Electronic and defect state properties of the LaAlO3/SrTiO3 heterostructure

What is it about?

The LaAlO3 and SrTiO3 materials are called functional oxides. While assembled together in a bi-layer and more especially in a perovskite heterostructure, an accumulation of electrons appears at the interface with a depth of few nanometers. This accumulation creates an interesting property called two dimensional electron gas (2DEG) with very high mobility at low temperatures, lower than 10 K. This particular property can be exploited for numerous applications such as in microelectronics for the transistors, or in bio-inspired electronics as artificial synapses stimulated by optical pulses. Although this property is observed since 20 years, it origin is still not clear. Two explanations have been proposed; the first is the polar discontinuity at the interface and the second is the electronic defect states. More recently, it has been proposed that polar discontinuity triggers the spontaneous formation of some defect states which would induce electron accumulation in the LaAlO3/SrTiO3 heterostructure at the interface. In our paper, we analyze the defect state properties using a technique called Deep-Level Transient Fourier Spectroscopy (DLTFS) in the LaAlO3/SrTiO3 heterostructure.

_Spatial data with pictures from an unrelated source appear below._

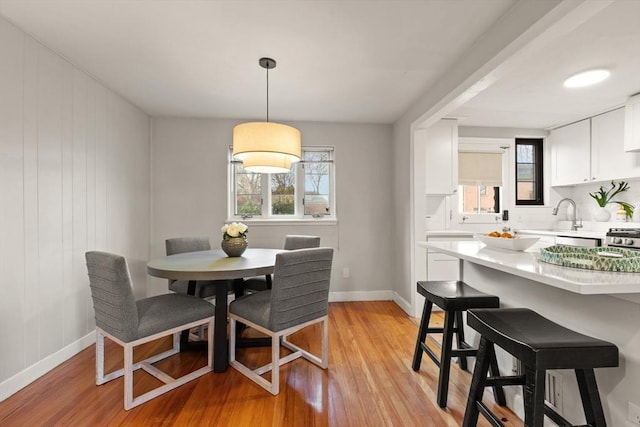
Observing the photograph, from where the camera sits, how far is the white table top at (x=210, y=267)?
1.86 meters

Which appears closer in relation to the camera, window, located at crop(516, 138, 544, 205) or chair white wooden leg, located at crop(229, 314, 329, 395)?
chair white wooden leg, located at crop(229, 314, 329, 395)

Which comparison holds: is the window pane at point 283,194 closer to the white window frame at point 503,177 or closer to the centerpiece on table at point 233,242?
the centerpiece on table at point 233,242

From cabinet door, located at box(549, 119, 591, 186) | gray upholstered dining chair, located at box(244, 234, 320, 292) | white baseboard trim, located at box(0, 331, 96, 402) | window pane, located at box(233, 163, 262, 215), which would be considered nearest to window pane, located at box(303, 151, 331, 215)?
window pane, located at box(233, 163, 262, 215)

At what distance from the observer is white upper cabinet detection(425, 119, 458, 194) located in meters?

Some defect states were found such as the oxygen vacancies and were related to static electrical characteristics.

Featured Image

Photo by Laura Ockel on Unsplash

Photo by Laura Ockel on Unsplash

Why is it important?

Oxide-based perovskite heterostructures show a wide range of physical properties such as ferroelectricity, superconductivity, or ferromagnetism which make them appealing for the development of multi-functional materials for a wide range of applications. Many of these properties come from defect states in these heterostructures. This observation raised the interest of identifying defect states in the oxide-based heterostructure, and the characterization of these defect states is a central piece of research for applications of semiconductors in electronic devices. In the case of the LaAlO3/SrTiO3 heterostructure, for the first time the defect properties (such as activation energies and capture cross sections), that were not accessed using other methods seen in the literature, were extracted.